Indonesian Political, Business & Finance News

Analysts Identify 2026 as Year of Garuda Acceleration, Potential Exit from Survival Phase

| | Source: KOMPAS Translated from Indonesian | Business
Analysts Identify 2026 as Year of Garuda Acceleration, Potential Exit from Survival Phase
Image: KOMPAS

Jakarta – The year 2026 is projected to mark an acceleration phase in the recovery of PT Garuda Indonesia’s (Persero) Tbk (GIAA) operational performance, following a period of fundamental consolidation throughout 2025 and capital structure strengthening from its majority shareholder, Danantara Indonesia.

This projection has emerged alongside a capital injection of Rp 23.67 trillion, which is viewed as fundamentally transforming the company’s structure whilst accelerating the transition from a survival phase towards structured recovery.

UOB Kay Hian analyst Benyamin Mikael has identified this support as the primary catalyst for recovery. “The Rp 23.67 trillion capital injection from Danantara is the principal catalyst transforming the company’s fundamentals and accelerating the recovery process,” stated Benyamin in a statement on Friday (27 February 2026).

This sentiment has been reflected in share price movements. In early January 2026, GIAA shares strengthened by 9.76 per cent to Rp 90 per share, a rise reflecting increased investor confidence in the sustainability of the transformation and shareholder support.

According to Benyamin, Danantara’s presence as a state asset management entity strengthens not only the financial position but also creates structural stability and long-term credibility for the national airline. “The primary focus is ensuring operational readiness and a healthier financial structure as a prerequisite for sustainable growth,” he added.

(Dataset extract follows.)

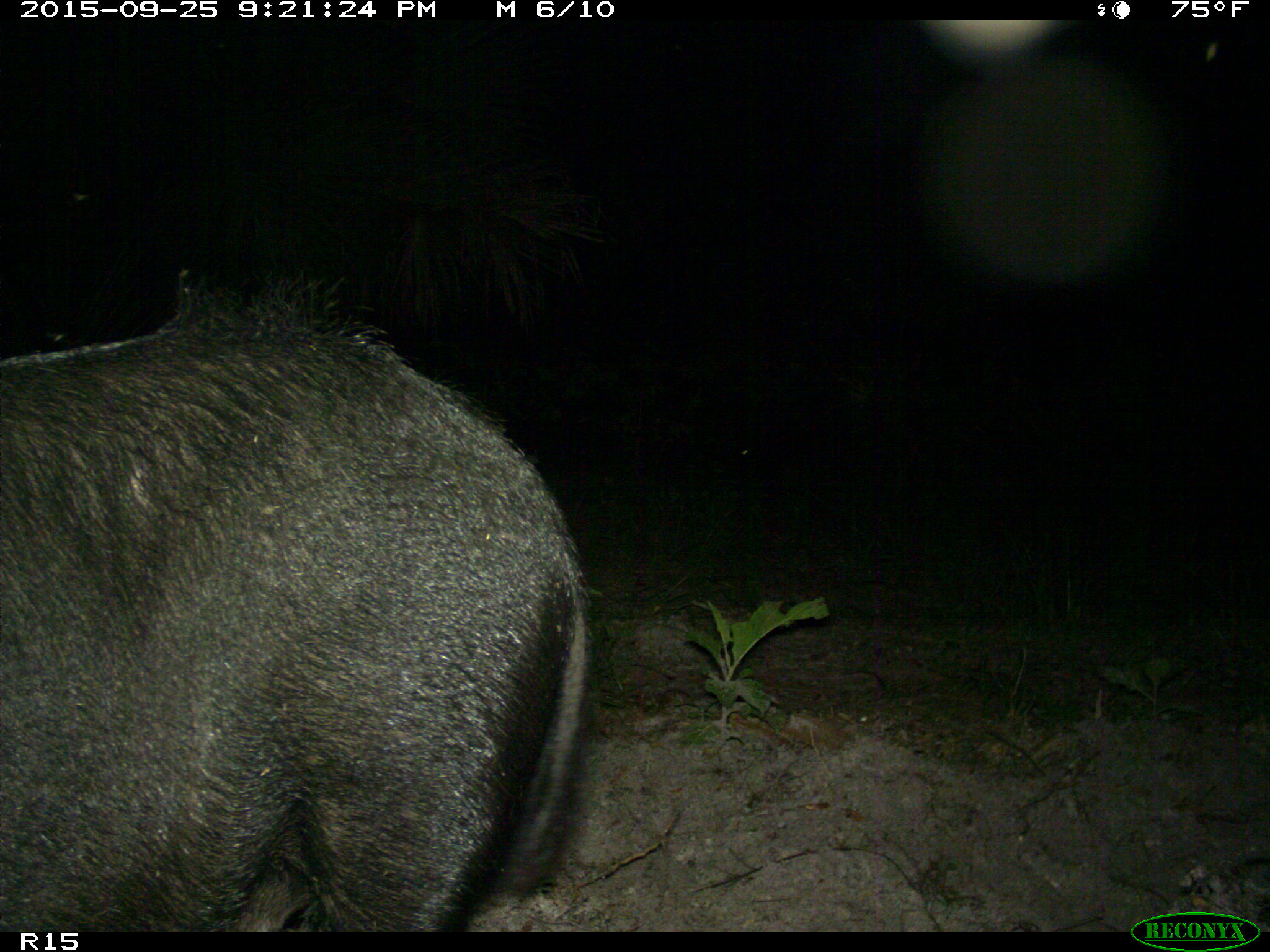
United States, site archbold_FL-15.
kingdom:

Throughout 2025, the Garuda Group executed fleet maintenance and reactivation programmes in phases according to operational planning. This progress has demonstrated consistent and measurable improvements in fleet readiness.

This strategy prioritises service quality and sustainability rather than aggressive short-term expansion. This approach is regarded as essential for ensuring the transformation proceeds discipline before entering an optimisation capacity phase.

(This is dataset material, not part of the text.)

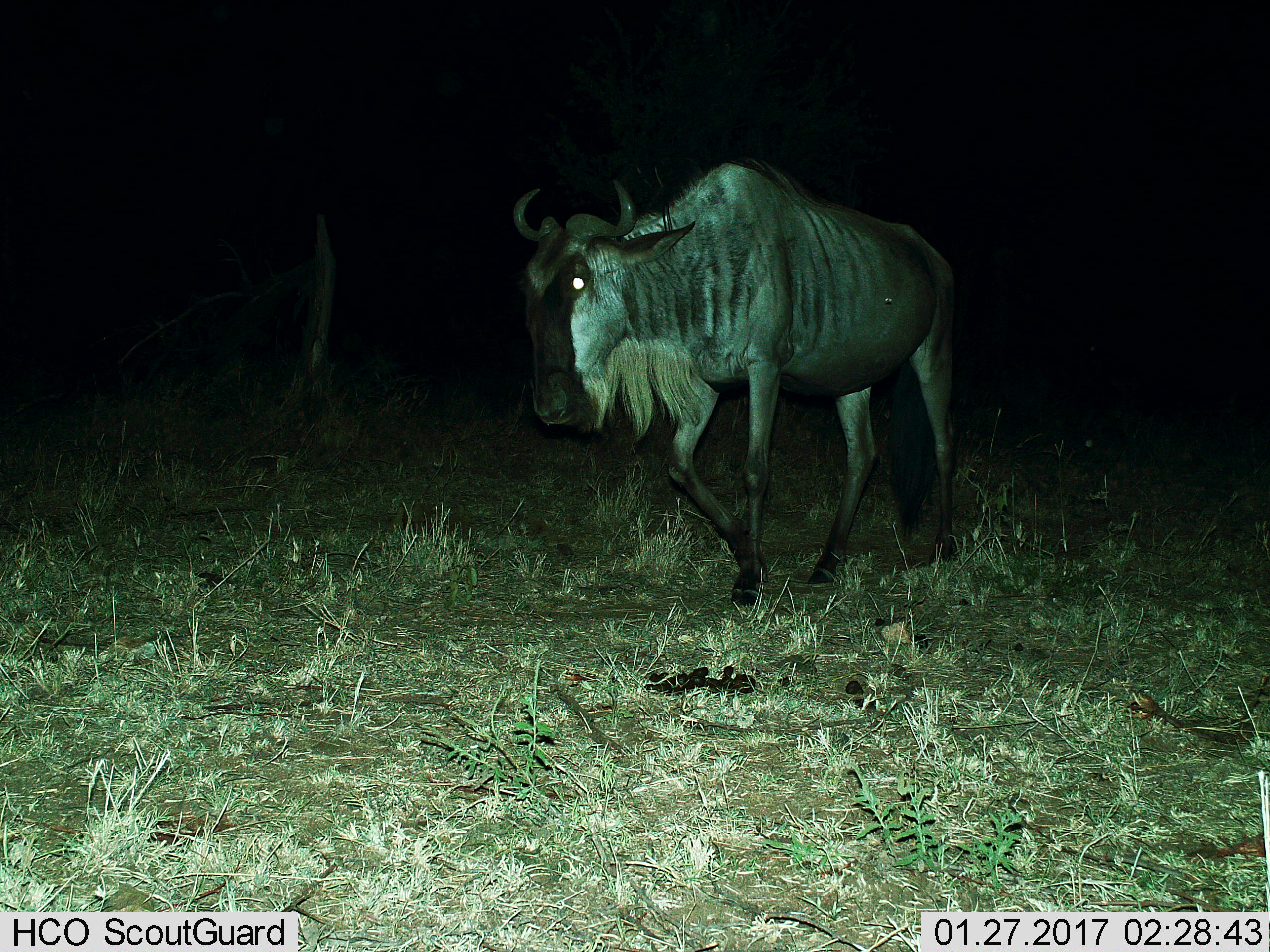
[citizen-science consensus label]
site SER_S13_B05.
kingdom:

From an operational perspective, fleet reactivation has shown significant progress. Throughout 2025, 15 aircraft were successfully reactivated. This number will be strengthened by an additional 13 aircraft targeted to operate in 2026. The active fleet increased to 90 aircraft by end of 2025, compared with 68 aircraft in 2022.

Third quarter 2025 performance also recorded improvements in passenger, charter and cargo revenues, accompanied by more disciplined cost management.

Going forward, management is considering strengthening the fleet structure through the addition of six aircraft with direct purchase options to optimise debt structure and improve the leverage profile.

With a combination of capital strengthening, 2025 operational consolidation and 2026 capacity optimisation, management estimates that net profit can be achieved by end of 2027.

For the market, this projection signals a narrative shift: from survival phase to structured recovery. Should transformation discipline and shareholder oversight be consistently implemented, Garuda Indonesia has the potential to reassert its position as a healthier and more competitive long-term national airline.